__Reading passage__:
• • •

This video provides an overview of permutations, combinations, factorials, probability, and the fundamental counting principle through 14 word problems. It explains how to determine whether a problem requires permutations (order matters) or combinations (order does not matter) and demonstrates the application of relevant formulas and principles.

Highlights

Arranging Letters in 'MATH'
00:00:24

This problem asks for the number of ways to arrange all letters in 'MATH'. It can be solved using the fundamental counting principle (4 choices * 3 choices * 2 choices * 1 choice = 24 ways) or the permutation formula (4P4), which simplifies to 4 factorial (4!).

Arranging Two Letters from 'MATH'
00:02:12

This problem asks for the number of ways to arrange just two letters from 'MATH'. Using the fundamental counting principle, it's 4 choices * 3 choices = 12 ways. Alternatively, the permutation formula 4P2 gives the same result (4! / (4-2)! = 12).

• • •

__Data__:
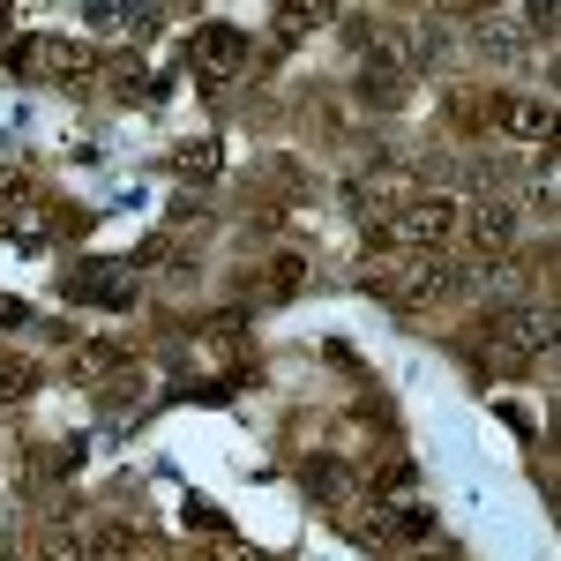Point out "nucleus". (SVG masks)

• • •

__Given problem__: Return, word for word, the passage of the counting-problems video summary from "This video provides" up to and including "formulas and principles.".

__Complete output__:
This video provides an overview of permutations, combinations, factorials, probability, and the fundamental counting principle through 14 word problems. It explains how to determine whether a problem requires permutations (order matters) or combinations (order does not matter) and demonstrates the application of relevant formulas and principles.